La iniciativa que propone exigir una Certificación Estatal de Integridad y Confiabilidad a quienes aspiren a cargos de elección popular en San Luis Potosí comenzó a generar cuestionamientos entre legisladores de oposición, quienes advirtieron posibles riesgos constitucionales y un eventual uso político de los mecanismos de evaluación.
La iniciativa del diputado Héctor Serrano Cortés obliga a los aspirantes a cargos de elección popular a aprobar controles de confianza antes de que sus partidos puedan registrarlos rumbo a las elecciones de 2027. La discusión gira en torno al posible papel de autoridades estatales en la definición de quiénes podrán competir en los procesos electorales.
El coordinador de la bancada del PAN, Rubén Guajardo Barrera, afirmó que la reforma busca fortalecer los filtros internos de los partidos y prevenir casos de infiltración criminal en la política, similares a los registrados en otras entidades del país.
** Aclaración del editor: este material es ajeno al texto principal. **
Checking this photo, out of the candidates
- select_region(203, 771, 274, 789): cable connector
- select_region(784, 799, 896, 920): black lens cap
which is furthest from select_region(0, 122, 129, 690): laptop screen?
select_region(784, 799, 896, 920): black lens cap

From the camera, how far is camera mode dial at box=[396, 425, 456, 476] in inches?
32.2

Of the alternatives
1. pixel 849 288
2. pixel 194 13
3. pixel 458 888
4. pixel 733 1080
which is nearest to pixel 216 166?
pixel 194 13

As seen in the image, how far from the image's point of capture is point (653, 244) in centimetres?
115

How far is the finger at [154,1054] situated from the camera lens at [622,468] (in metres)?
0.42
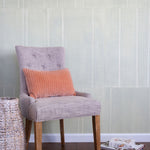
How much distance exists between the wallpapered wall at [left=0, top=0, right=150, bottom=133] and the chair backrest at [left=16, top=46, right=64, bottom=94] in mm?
216

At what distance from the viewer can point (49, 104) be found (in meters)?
2.09

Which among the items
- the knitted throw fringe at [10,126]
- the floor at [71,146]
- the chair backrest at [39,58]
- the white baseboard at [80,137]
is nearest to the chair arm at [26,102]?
the knitted throw fringe at [10,126]

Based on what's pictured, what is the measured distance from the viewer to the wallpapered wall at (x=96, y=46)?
293 centimetres

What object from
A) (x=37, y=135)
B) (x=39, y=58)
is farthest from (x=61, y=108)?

Sin embargo, advirtió que el Congreso deberá revisar cuidadosamente el proyecto para evitar violaciones constitucionales y posibles arbitrariedades.
Además, Rubén Guajardo Barrera informó que la Comisión de Régimen Interno y Asuntos Electorales ya recibió la iniciativa para iniciar su análisis antes del próximo proceso electoral. También adelantó que el PAN prepara una propuesta alterna de reforma electoral con mecanismos de revisión para perfiles de candidaturas en todos los partidos políticos.
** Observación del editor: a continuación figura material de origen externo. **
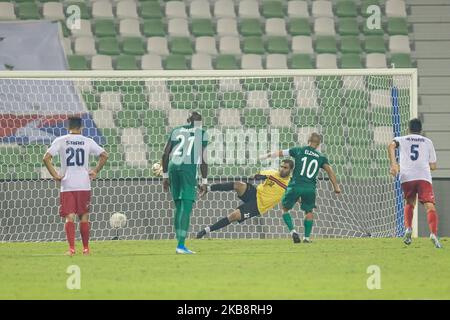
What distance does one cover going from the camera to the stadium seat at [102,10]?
21.3m

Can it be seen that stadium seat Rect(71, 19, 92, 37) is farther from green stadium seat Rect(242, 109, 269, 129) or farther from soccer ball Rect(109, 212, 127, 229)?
soccer ball Rect(109, 212, 127, 229)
Por su parte, la diputada de Morena, Gabriela López Torres, rechazó que el gobierno tenga participación directa en la validación de candidaturas y sostuvo que el Estado “no puede ser juez y parte”. También criticó que la iniciativa fuera presentada sin difusión previa suficiente, lo que impidió que las bancadas revisaran a detalle el contenido antes de su envío a comisiones.
La legisladora morenista pidió abrir el análisis a especialistas y mesas técnicas para evaluar posibles afectaciones a los derechos político-electorales. Aunque reconoció la necesidad de impedir que personas vinculadas con actividades delictivas lleguen a cargos públicos, insistió en que los controles no deben convertirse en herramientas de presión o exclusión política.